Kabsa is a fragrant one-pot rice dish from Saudi Arabia, where long-grain rice simmers with chicken, lamb, goat, or fish and a warm blend of spices. The name comes from the Arabic verb kabasa, meaning to press or pack together, a nod to how the rice and meat cook squeezed into a single pot. Across the Arabian Peninsula it carries many names, but in Saudi homes it is the everyday centerpiece, served on a wide platter for the whole table to share.
A short history
Kabsa grew out of the Arabian Peninsula’s long love of rice dishes, which arrived through centuries of trade across the Indian Ocean and the old spice routes. Rice was not native to the desert, so it came by ship alongside cardamom, cloves, cinnamon, and dried lime from places like India and Persia. Cooks folded these flavors into local traditions of slow-cooked meat. The dish is closely related to other Gulf rice plates, including Qatar’s machboos, and they share roots in the same trading world.
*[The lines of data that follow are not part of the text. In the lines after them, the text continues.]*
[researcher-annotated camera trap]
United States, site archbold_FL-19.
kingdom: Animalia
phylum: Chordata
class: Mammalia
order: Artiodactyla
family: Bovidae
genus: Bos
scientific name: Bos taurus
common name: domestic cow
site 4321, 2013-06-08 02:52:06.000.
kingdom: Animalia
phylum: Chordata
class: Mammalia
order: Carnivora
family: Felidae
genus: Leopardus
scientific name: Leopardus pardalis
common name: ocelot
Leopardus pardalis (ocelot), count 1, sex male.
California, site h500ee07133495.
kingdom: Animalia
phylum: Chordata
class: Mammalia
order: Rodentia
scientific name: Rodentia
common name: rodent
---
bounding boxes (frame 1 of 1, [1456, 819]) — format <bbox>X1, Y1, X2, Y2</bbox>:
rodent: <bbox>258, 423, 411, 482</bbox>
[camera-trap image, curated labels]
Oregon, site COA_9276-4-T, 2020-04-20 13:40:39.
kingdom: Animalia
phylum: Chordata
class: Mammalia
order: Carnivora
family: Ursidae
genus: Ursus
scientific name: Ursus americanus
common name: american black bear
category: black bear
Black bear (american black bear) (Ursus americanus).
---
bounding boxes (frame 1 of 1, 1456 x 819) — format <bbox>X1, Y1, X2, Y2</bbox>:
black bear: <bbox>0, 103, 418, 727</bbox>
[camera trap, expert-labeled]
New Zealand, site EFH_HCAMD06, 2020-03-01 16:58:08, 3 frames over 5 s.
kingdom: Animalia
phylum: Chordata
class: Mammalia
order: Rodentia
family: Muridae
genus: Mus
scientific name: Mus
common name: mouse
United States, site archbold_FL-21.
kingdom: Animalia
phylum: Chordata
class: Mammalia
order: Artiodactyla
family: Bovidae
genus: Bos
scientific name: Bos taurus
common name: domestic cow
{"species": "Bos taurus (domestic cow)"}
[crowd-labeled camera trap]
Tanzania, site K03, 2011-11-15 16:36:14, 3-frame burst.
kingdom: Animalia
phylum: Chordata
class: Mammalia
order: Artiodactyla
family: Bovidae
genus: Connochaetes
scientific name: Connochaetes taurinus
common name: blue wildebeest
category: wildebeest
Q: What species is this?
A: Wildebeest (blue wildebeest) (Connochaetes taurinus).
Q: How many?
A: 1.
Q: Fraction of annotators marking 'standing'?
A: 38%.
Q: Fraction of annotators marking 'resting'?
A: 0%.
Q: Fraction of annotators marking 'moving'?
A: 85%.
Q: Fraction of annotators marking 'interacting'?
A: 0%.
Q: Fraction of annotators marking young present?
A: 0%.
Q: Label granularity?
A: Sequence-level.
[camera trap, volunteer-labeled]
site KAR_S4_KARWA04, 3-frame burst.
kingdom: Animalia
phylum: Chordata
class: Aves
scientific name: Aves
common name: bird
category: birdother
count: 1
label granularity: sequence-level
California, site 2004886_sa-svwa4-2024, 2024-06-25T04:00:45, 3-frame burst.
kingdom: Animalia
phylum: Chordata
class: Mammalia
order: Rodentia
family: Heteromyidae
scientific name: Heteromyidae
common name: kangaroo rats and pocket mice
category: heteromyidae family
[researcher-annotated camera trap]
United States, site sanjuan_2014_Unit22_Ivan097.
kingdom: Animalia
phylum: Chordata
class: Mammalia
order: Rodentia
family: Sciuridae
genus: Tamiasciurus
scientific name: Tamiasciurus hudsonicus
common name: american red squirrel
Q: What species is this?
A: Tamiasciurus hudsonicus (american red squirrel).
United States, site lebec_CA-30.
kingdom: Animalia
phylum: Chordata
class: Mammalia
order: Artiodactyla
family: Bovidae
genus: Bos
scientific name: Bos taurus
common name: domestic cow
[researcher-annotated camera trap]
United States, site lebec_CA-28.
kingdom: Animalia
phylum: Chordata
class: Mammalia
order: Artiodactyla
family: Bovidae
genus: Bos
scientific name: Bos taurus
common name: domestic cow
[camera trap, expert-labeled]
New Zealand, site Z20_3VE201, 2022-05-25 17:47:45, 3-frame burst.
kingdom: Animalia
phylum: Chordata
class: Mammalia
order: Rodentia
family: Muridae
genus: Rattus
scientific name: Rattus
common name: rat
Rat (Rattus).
Today kabsa is treated as Saudi Arabia’s national dish, cooked for weddings, holidays, and ordinary weeknights alike.
What’s in it?
The backbone is long-grain basmati rice and a generous amount of meat, usually chicken or lamb, though goat, camel, or fish all appear. The signature flavor comes from baharat, a spice mix that can include black pepper, cumin, coriander, cardamom, cinnamon, cloves, and nutmeg. Dried limes, called loomi, give the dish its tart, slightly smoky edge. Tomatoes, onions, and garlic build the base, and cooks often add carrots, raisins, or toasted nuts. The exact blend shifts from one household to the next, which is part of why no two pots taste quite the same.
How do you eat it?
Kabsa is food for sharing. The rice is mounded on a large platter with the meat resting on top, often crowned with fried onions, almonds, and pine nuts. Families gather around the dish and eat together, traditionally using the right hand to scoop and press small bunches of rice. A fresh tomato relish or a garlicky chili sauce called daqqus is spooned alongside for heat and brightness. Plain yogurt or a simple green salad cools things down. It is generous, unhurried eating, a meal built for company rather than a quick plate on your own. Leftovers, if there are any, taste even better the next day once the spices have had time to settle into the rice.